I was listening to Bloomberg today (podcast) and part of the discussion went along the lines of "craftsmanship doesn't matter as much as the branding". The point was no one cared about the quality and focused on the "brand". This seems completely counter-intuitive. Quality of product and service will always be the most important feature for me!

Thursday, September 6, 2007

Email Issue Solved (smtp transport event sink to the rescue)

I was asked to make a small modification to the emails sent out when a new user is registered for an application. In 99% of the cases, this is a simple task. However, I found the 1% that it's not.

This is a rather large legacy application which I have not attempted to recompile yet. Recompile you ask? To change an email? Yep, the text of the email was stuck right there in the code. So to make my minor change, I would have to tackle this and do a significant amount of testing.
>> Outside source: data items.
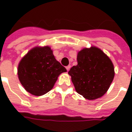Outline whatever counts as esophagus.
I'll use <instances>...</instances> for the list:
<instances>
[{
	"label": "esophagus",
	"mask_w": 132,
	"mask_h": 132,
	"mask_svg": "<svg viewBox=\"0 0 132 132\" xmlns=\"http://www.w3.org/2000/svg\"><path fill=\"white\" fill-rule=\"evenodd\" d=\"M66 70H67V71H69V70H70V65H68V66H66Z\"/></svg>",
	"instance_id": "obj_1"
}]
</instances>
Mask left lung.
Segmentation results:
<instances>
[{
    "instance_id": "8db88e82",
    "label": "left lung",
    "mask_w": 132,
    "mask_h": 132,
    "mask_svg": "<svg viewBox=\"0 0 132 132\" xmlns=\"http://www.w3.org/2000/svg\"><path fill=\"white\" fill-rule=\"evenodd\" d=\"M77 65L68 72L77 93L88 100L103 96L114 77L111 60L97 47L83 48L77 54Z\"/></svg>"
}]
</instances>
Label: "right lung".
Listing matches in <instances>:
<instances>
[{
  "mask_svg": "<svg viewBox=\"0 0 132 132\" xmlns=\"http://www.w3.org/2000/svg\"><path fill=\"white\" fill-rule=\"evenodd\" d=\"M67 70L57 62L49 46H37L28 52L18 67L20 81L28 92L42 96L53 88L61 73Z\"/></svg>",
  "mask_w": 132,
  "mask_h": 132,
  "instance_id": "obj_1",
  "label": "right lung"
}]
</instances>
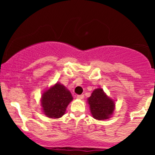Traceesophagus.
<instances>
[{
    "mask_svg": "<svg viewBox=\"0 0 155 155\" xmlns=\"http://www.w3.org/2000/svg\"><path fill=\"white\" fill-rule=\"evenodd\" d=\"M84 97V95H77V98L78 99H83Z\"/></svg>",
    "mask_w": 155,
    "mask_h": 155,
    "instance_id": "obj_1",
    "label": "esophagus"
}]
</instances>
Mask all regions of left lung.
<instances>
[{
    "instance_id": "8db88e82",
    "label": "left lung",
    "mask_w": 155,
    "mask_h": 155,
    "mask_svg": "<svg viewBox=\"0 0 155 155\" xmlns=\"http://www.w3.org/2000/svg\"><path fill=\"white\" fill-rule=\"evenodd\" d=\"M90 111L94 119L104 120L109 119L115 108V104L112 99L106 95L101 88L95 89L87 99Z\"/></svg>"
}]
</instances>
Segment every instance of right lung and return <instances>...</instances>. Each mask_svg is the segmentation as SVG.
Segmentation results:
<instances>
[{
	"instance_id": "right-lung-1",
	"label": "right lung",
	"mask_w": 155,
	"mask_h": 155,
	"mask_svg": "<svg viewBox=\"0 0 155 155\" xmlns=\"http://www.w3.org/2000/svg\"><path fill=\"white\" fill-rule=\"evenodd\" d=\"M72 100L71 92L63 84L57 83L44 92L41 104L46 116L58 119L65 114L67 106Z\"/></svg>"
}]
</instances>
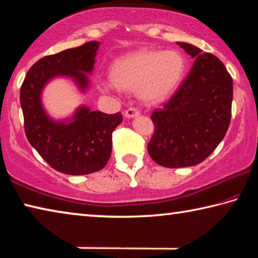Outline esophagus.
Here are the masks:
<instances>
[{
  "label": "esophagus",
  "instance_id": "obj_1",
  "mask_svg": "<svg viewBox=\"0 0 258 258\" xmlns=\"http://www.w3.org/2000/svg\"><path fill=\"white\" fill-rule=\"evenodd\" d=\"M139 115H140V111L137 108H128L127 110L125 111L126 118H134V117H137Z\"/></svg>",
  "mask_w": 258,
  "mask_h": 258
}]
</instances>
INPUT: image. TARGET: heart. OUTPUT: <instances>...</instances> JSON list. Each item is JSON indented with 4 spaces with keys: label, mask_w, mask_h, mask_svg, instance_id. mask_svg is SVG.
I'll return each mask as SVG.
<instances>
[{
    "label": "heart",
    "mask_w": 258,
    "mask_h": 258,
    "mask_svg": "<svg viewBox=\"0 0 258 258\" xmlns=\"http://www.w3.org/2000/svg\"><path fill=\"white\" fill-rule=\"evenodd\" d=\"M186 72V61L174 50H141L121 56L110 68L111 80H104L106 91L117 87L137 90L138 97L148 103L164 101L181 85Z\"/></svg>",
    "instance_id": "obj_1"
}]
</instances>
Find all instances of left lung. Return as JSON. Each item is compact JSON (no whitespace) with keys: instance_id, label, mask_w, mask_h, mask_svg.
Here are the masks:
<instances>
[{"instance_id":"left-lung-1","label":"left lung","mask_w":258,"mask_h":258,"mask_svg":"<svg viewBox=\"0 0 258 258\" xmlns=\"http://www.w3.org/2000/svg\"><path fill=\"white\" fill-rule=\"evenodd\" d=\"M195 59L191 71L167 103L151 115L155 124L148 152L169 168L204 161L225 137L231 118L233 82L222 61L185 42H177Z\"/></svg>"}]
</instances>
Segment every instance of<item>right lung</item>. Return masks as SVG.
I'll return each instance as SVG.
<instances>
[{
  "label": "right lung",
  "mask_w": 258,
  "mask_h": 258,
  "mask_svg": "<svg viewBox=\"0 0 258 258\" xmlns=\"http://www.w3.org/2000/svg\"><path fill=\"white\" fill-rule=\"evenodd\" d=\"M100 42L61 51L38 60L29 69L20 89L25 132L32 147L52 168L68 175H85L107 165L112 132L123 116L108 115L78 106L66 118L52 117L43 104V91L56 78L71 80L81 94L90 89Z\"/></svg>",
  "instance_id": "1"
}]
</instances>
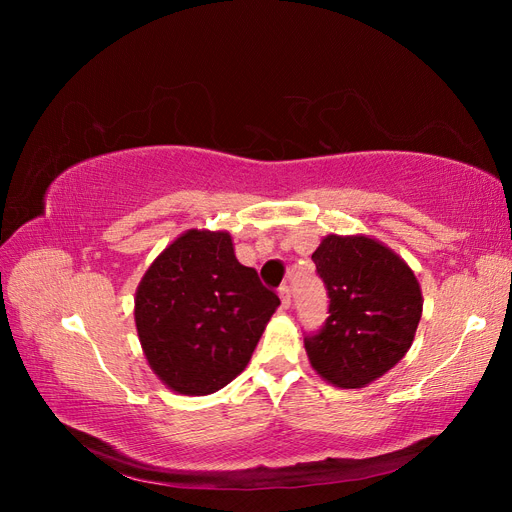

So I decided to look for an alternative and stumbled upon the transport event sink in the SMTP server running in Windows 2000 Server. This feature will allow you to register a script to run before the email is actually sent.

How to register a transport event sink for the SMTP Service in Exchange 2000 Server

So I followed the instructions, wrote a little script to handle my changes and went on about my day.

Wednesday, September 5, 2007

CouchDB

Assaf over at Labnotes has a great introduction to an interesting new DB. After searching around a bit more I found this to help get everything installed on my Mac. building and installing couchdb on osx.

I find this interesting because it appears to be highly flexible with respect to the data elements each table contains. Would certainly help in applications where users want to extend concepts with their own attributes.